The diary of event module establishes relationship between the causative factors and the 
disease by reading data from data reader. The pattern recognition tool set of the software will 
establish relationship between various parameters and events occurred. 

The iterative module works in tandem with diary of events module. It is based on data 
(the longer the data set period, the more accurate is the prediction) and generates both the 
n-dimensional numeric space (NDNS) and the corresponding numeric sequence strands (NSS). 
An iterative module, it generates and regenerates these NDNS/NSS combination until obtaining 
a satisfactory result. It uses Genetic Algorithms for generating NDNS as well as NSS. 

Based on the data (the longer the data set period, the more accurate is the prediction), the 
iterative module generates the required logic into a software tool called Forecaster.

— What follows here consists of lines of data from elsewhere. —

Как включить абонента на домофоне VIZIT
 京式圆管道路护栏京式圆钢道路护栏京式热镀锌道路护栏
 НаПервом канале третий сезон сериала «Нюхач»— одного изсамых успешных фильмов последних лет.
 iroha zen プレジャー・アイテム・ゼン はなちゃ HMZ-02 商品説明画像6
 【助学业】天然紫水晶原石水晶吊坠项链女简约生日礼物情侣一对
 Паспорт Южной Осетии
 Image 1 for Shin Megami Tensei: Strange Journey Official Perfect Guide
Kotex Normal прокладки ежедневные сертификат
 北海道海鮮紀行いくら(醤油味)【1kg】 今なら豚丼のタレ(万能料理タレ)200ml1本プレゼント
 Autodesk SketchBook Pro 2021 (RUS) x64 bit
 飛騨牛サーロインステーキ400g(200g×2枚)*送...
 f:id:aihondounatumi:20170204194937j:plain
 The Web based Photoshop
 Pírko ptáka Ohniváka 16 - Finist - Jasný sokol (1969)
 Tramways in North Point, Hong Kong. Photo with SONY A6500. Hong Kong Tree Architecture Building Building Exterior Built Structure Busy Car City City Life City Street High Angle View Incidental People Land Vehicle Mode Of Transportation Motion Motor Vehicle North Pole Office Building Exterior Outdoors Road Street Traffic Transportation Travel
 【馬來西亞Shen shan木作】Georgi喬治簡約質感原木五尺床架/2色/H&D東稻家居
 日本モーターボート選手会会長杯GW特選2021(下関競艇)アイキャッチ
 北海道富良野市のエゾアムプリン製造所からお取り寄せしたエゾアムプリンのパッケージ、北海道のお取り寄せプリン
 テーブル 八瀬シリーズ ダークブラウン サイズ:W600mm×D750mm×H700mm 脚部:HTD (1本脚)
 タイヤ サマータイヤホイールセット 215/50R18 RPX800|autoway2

This 
generates predictions on the occurrence of the future events. 

Predictions are of both long term and short term in nature. The self-learning algorithms 
contained by the iterative module continuously improve the precision and accuracy of the 
predictions generated by it. In short - and this is important - the system is self-learning; the 
more it is used, the more accurate it becomes. 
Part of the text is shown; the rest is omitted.